Quiet now,
so quiet I can almost imagine
the sheets of rain beating on the roof,
running down the windows, while I make tea
and feel its heat in my hands, the rest of me
buried under my blanket in my chair,
drying mouse hunter snoring in my lap.
The house will shake with yet another gust,
the roar and whistling of wind streaking by
not long from its marathon above the ocean
from the tropics or Alaska, or wherever this storm was born.
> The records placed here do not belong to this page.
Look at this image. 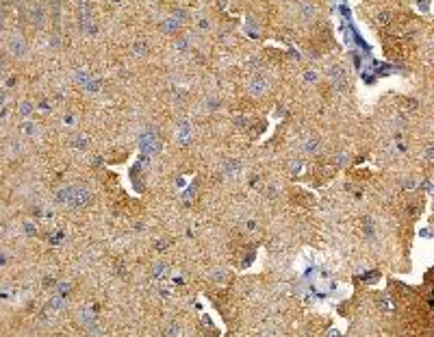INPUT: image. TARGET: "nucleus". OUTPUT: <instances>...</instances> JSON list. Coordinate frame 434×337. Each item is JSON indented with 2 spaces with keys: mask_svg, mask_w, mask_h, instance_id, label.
<instances>
[{
  "mask_svg": "<svg viewBox=\"0 0 434 337\" xmlns=\"http://www.w3.org/2000/svg\"><path fill=\"white\" fill-rule=\"evenodd\" d=\"M139 148L144 155H157V152H161V148H163L161 137H158L157 133H152V130H146V133L139 135Z\"/></svg>",
  "mask_w": 434,
  "mask_h": 337,
  "instance_id": "nucleus-3",
  "label": "nucleus"
},
{
  "mask_svg": "<svg viewBox=\"0 0 434 337\" xmlns=\"http://www.w3.org/2000/svg\"><path fill=\"white\" fill-rule=\"evenodd\" d=\"M22 155V141L20 139H9L7 141V157L9 159H18Z\"/></svg>",
  "mask_w": 434,
  "mask_h": 337,
  "instance_id": "nucleus-12",
  "label": "nucleus"
},
{
  "mask_svg": "<svg viewBox=\"0 0 434 337\" xmlns=\"http://www.w3.org/2000/svg\"><path fill=\"white\" fill-rule=\"evenodd\" d=\"M130 52H133L135 57H146V54H148V43H146L144 40L133 42V46H130Z\"/></svg>",
  "mask_w": 434,
  "mask_h": 337,
  "instance_id": "nucleus-15",
  "label": "nucleus"
},
{
  "mask_svg": "<svg viewBox=\"0 0 434 337\" xmlns=\"http://www.w3.org/2000/svg\"><path fill=\"white\" fill-rule=\"evenodd\" d=\"M89 79H91V72H89V70H85V68H80V70H76V72H74V81L79 85H85Z\"/></svg>",
  "mask_w": 434,
  "mask_h": 337,
  "instance_id": "nucleus-17",
  "label": "nucleus"
},
{
  "mask_svg": "<svg viewBox=\"0 0 434 337\" xmlns=\"http://www.w3.org/2000/svg\"><path fill=\"white\" fill-rule=\"evenodd\" d=\"M54 198H57L59 205L72 209L74 207V185H61V187L57 189V194H54Z\"/></svg>",
  "mask_w": 434,
  "mask_h": 337,
  "instance_id": "nucleus-7",
  "label": "nucleus"
},
{
  "mask_svg": "<svg viewBox=\"0 0 434 337\" xmlns=\"http://www.w3.org/2000/svg\"><path fill=\"white\" fill-rule=\"evenodd\" d=\"M4 263H7V254L0 253V265H4Z\"/></svg>",
  "mask_w": 434,
  "mask_h": 337,
  "instance_id": "nucleus-25",
  "label": "nucleus"
},
{
  "mask_svg": "<svg viewBox=\"0 0 434 337\" xmlns=\"http://www.w3.org/2000/svg\"><path fill=\"white\" fill-rule=\"evenodd\" d=\"M24 233H26V235H35V233H37V226L33 224V222H24Z\"/></svg>",
  "mask_w": 434,
  "mask_h": 337,
  "instance_id": "nucleus-20",
  "label": "nucleus"
},
{
  "mask_svg": "<svg viewBox=\"0 0 434 337\" xmlns=\"http://www.w3.org/2000/svg\"><path fill=\"white\" fill-rule=\"evenodd\" d=\"M298 15L304 22H313L317 18V4L313 0H300L298 2Z\"/></svg>",
  "mask_w": 434,
  "mask_h": 337,
  "instance_id": "nucleus-6",
  "label": "nucleus"
},
{
  "mask_svg": "<svg viewBox=\"0 0 434 337\" xmlns=\"http://www.w3.org/2000/svg\"><path fill=\"white\" fill-rule=\"evenodd\" d=\"M70 148L74 150H87V146H89V137L87 135H74V137H70Z\"/></svg>",
  "mask_w": 434,
  "mask_h": 337,
  "instance_id": "nucleus-10",
  "label": "nucleus"
},
{
  "mask_svg": "<svg viewBox=\"0 0 434 337\" xmlns=\"http://www.w3.org/2000/svg\"><path fill=\"white\" fill-rule=\"evenodd\" d=\"M197 26H200L202 31H206V29H208V26H211V24H208V22H206V18H200V20H197Z\"/></svg>",
  "mask_w": 434,
  "mask_h": 337,
  "instance_id": "nucleus-23",
  "label": "nucleus"
},
{
  "mask_svg": "<svg viewBox=\"0 0 434 337\" xmlns=\"http://www.w3.org/2000/svg\"><path fill=\"white\" fill-rule=\"evenodd\" d=\"M91 203V192L85 185H74V207L72 209H80V207Z\"/></svg>",
  "mask_w": 434,
  "mask_h": 337,
  "instance_id": "nucleus-8",
  "label": "nucleus"
},
{
  "mask_svg": "<svg viewBox=\"0 0 434 337\" xmlns=\"http://www.w3.org/2000/svg\"><path fill=\"white\" fill-rule=\"evenodd\" d=\"M72 122H74V116H72V113H65V116H63V124H65V126H72Z\"/></svg>",
  "mask_w": 434,
  "mask_h": 337,
  "instance_id": "nucleus-22",
  "label": "nucleus"
},
{
  "mask_svg": "<svg viewBox=\"0 0 434 337\" xmlns=\"http://www.w3.org/2000/svg\"><path fill=\"white\" fill-rule=\"evenodd\" d=\"M165 270H167L165 263H161V261H158V263H155V268H152V274H155L157 279H161V276L165 274Z\"/></svg>",
  "mask_w": 434,
  "mask_h": 337,
  "instance_id": "nucleus-19",
  "label": "nucleus"
},
{
  "mask_svg": "<svg viewBox=\"0 0 434 337\" xmlns=\"http://www.w3.org/2000/svg\"><path fill=\"white\" fill-rule=\"evenodd\" d=\"M26 20H29V24L33 29L41 31L48 24V20H50V11H48V7L43 2H31L29 11H26Z\"/></svg>",
  "mask_w": 434,
  "mask_h": 337,
  "instance_id": "nucleus-2",
  "label": "nucleus"
},
{
  "mask_svg": "<svg viewBox=\"0 0 434 337\" xmlns=\"http://www.w3.org/2000/svg\"><path fill=\"white\" fill-rule=\"evenodd\" d=\"M4 52L9 54L11 59H15V61H24V59H29V42H26V37L22 35V33H11V35L7 37V42H4Z\"/></svg>",
  "mask_w": 434,
  "mask_h": 337,
  "instance_id": "nucleus-1",
  "label": "nucleus"
},
{
  "mask_svg": "<svg viewBox=\"0 0 434 337\" xmlns=\"http://www.w3.org/2000/svg\"><path fill=\"white\" fill-rule=\"evenodd\" d=\"M15 2H31V0H15Z\"/></svg>",
  "mask_w": 434,
  "mask_h": 337,
  "instance_id": "nucleus-26",
  "label": "nucleus"
},
{
  "mask_svg": "<svg viewBox=\"0 0 434 337\" xmlns=\"http://www.w3.org/2000/svg\"><path fill=\"white\" fill-rule=\"evenodd\" d=\"M33 113H35V102H31V100H22L20 105H18V116H22V118H31Z\"/></svg>",
  "mask_w": 434,
  "mask_h": 337,
  "instance_id": "nucleus-13",
  "label": "nucleus"
},
{
  "mask_svg": "<svg viewBox=\"0 0 434 337\" xmlns=\"http://www.w3.org/2000/svg\"><path fill=\"white\" fill-rule=\"evenodd\" d=\"M328 76H330V83L337 87V89H345V85H348V74H345L343 65L334 63L330 70H328Z\"/></svg>",
  "mask_w": 434,
  "mask_h": 337,
  "instance_id": "nucleus-5",
  "label": "nucleus"
},
{
  "mask_svg": "<svg viewBox=\"0 0 434 337\" xmlns=\"http://www.w3.org/2000/svg\"><path fill=\"white\" fill-rule=\"evenodd\" d=\"M317 79H319V74H317L315 70H309V72H306V81H313V83H315Z\"/></svg>",
  "mask_w": 434,
  "mask_h": 337,
  "instance_id": "nucleus-21",
  "label": "nucleus"
},
{
  "mask_svg": "<svg viewBox=\"0 0 434 337\" xmlns=\"http://www.w3.org/2000/svg\"><path fill=\"white\" fill-rule=\"evenodd\" d=\"M83 87H85L87 94H98V91H100V87H102V83H100V79H93V76H91V79L87 81Z\"/></svg>",
  "mask_w": 434,
  "mask_h": 337,
  "instance_id": "nucleus-16",
  "label": "nucleus"
},
{
  "mask_svg": "<svg viewBox=\"0 0 434 337\" xmlns=\"http://www.w3.org/2000/svg\"><path fill=\"white\" fill-rule=\"evenodd\" d=\"M161 29L165 33H169V35H174V33L180 31V20H176L174 15H169V18H165L161 22Z\"/></svg>",
  "mask_w": 434,
  "mask_h": 337,
  "instance_id": "nucleus-11",
  "label": "nucleus"
},
{
  "mask_svg": "<svg viewBox=\"0 0 434 337\" xmlns=\"http://www.w3.org/2000/svg\"><path fill=\"white\" fill-rule=\"evenodd\" d=\"M4 102H7V91H4V89H0V107H2Z\"/></svg>",
  "mask_w": 434,
  "mask_h": 337,
  "instance_id": "nucleus-24",
  "label": "nucleus"
},
{
  "mask_svg": "<svg viewBox=\"0 0 434 337\" xmlns=\"http://www.w3.org/2000/svg\"><path fill=\"white\" fill-rule=\"evenodd\" d=\"M20 133L24 135L26 139H39V135H41V128H39V124H37V122H31V120L26 118L24 122L20 124Z\"/></svg>",
  "mask_w": 434,
  "mask_h": 337,
  "instance_id": "nucleus-9",
  "label": "nucleus"
},
{
  "mask_svg": "<svg viewBox=\"0 0 434 337\" xmlns=\"http://www.w3.org/2000/svg\"><path fill=\"white\" fill-rule=\"evenodd\" d=\"M245 89H248V94H250L252 98H261V96H265V94H267L269 83H267V79H265V76L254 74V76H252V79L248 81V85H245Z\"/></svg>",
  "mask_w": 434,
  "mask_h": 337,
  "instance_id": "nucleus-4",
  "label": "nucleus"
},
{
  "mask_svg": "<svg viewBox=\"0 0 434 337\" xmlns=\"http://www.w3.org/2000/svg\"><path fill=\"white\" fill-rule=\"evenodd\" d=\"M317 148H319V139H317V137H309V139H306V144H304L306 152H315Z\"/></svg>",
  "mask_w": 434,
  "mask_h": 337,
  "instance_id": "nucleus-18",
  "label": "nucleus"
},
{
  "mask_svg": "<svg viewBox=\"0 0 434 337\" xmlns=\"http://www.w3.org/2000/svg\"><path fill=\"white\" fill-rule=\"evenodd\" d=\"M239 172H241V163L235 161V159L228 161L226 166H224V176H226V178H235Z\"/></svg>",
  "mask_w": 434,
  "mask_h": 337,
  "instance_id": "nucleus-14",
  "label": "nucleus"
}]
</instances>
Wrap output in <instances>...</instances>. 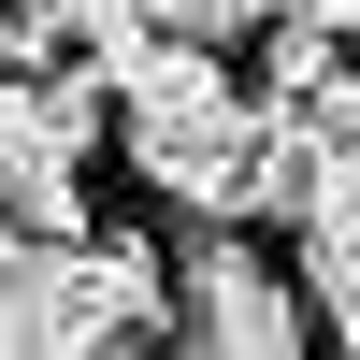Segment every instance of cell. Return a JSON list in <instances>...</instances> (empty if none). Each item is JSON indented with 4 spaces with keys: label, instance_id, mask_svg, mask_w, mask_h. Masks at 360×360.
I'll return each instance as SVG.
<instances>
[{
    "label": "cell",
    "instance_id": "cell-1",
    "mask_svg": "<svg viewBox=\"0 0 360 360\" xmlns=\"http://www.w3.org/2000/svg\"><path fill=\"white\" fill-rule=\"evenodd\" d=\"M115 86V159L159 202L245 231V159H259V86L231 72V44H188V29H130V44H86Z\"/></svg>",
    "mask_w": 360,
    "mask_h": 360
},
{
    "label": "cell",
    "instance_id": "cell-2",
    "mask_svg": "<svg viewBox=\"0 0 360 360\" xmlns=\"http://www.w3.org/2000/svg\"><path fill=\"white\" fill-rule=\"evenodd\" d=\"M303 332H317V288H303V259H274V245H245L231 217H202V245L173 259V346L288 360Z\"/></svg>",
    "mask_w": 360,
    "mask_h": 360
},
{
    "label": "cell",
    "instance_id": "cell-3",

The lights will flicker with the bigger gusts and maybe go out,
leaving us with the lone candle on the coffee table,
before I light Grandma’s “coal oil lamp”
and get out the cribbage board.
Perhaps then we will make sandwiches by candlelight,
sipping the soup I’d made before the storm began,
and deal another hand, laughing and talking—
the storm slamming against the house,
garbage can lid and the last of the leaves
sailing by,
in the deep black of the soaking wet
night.
Later on, under the added blanket,
I will wake to a long gust, whistling around the house
yet more rain coming sideways, only
the lightning showing me the neighbor’s house,
thunder joining the wind in chorus of the night long song.
After dawn, air still, rain down to a drizzle,
the rumble of the furnace, and the refrigerator,
means I can make the coffee,
the cribbage board there on the table, ready for the next deal.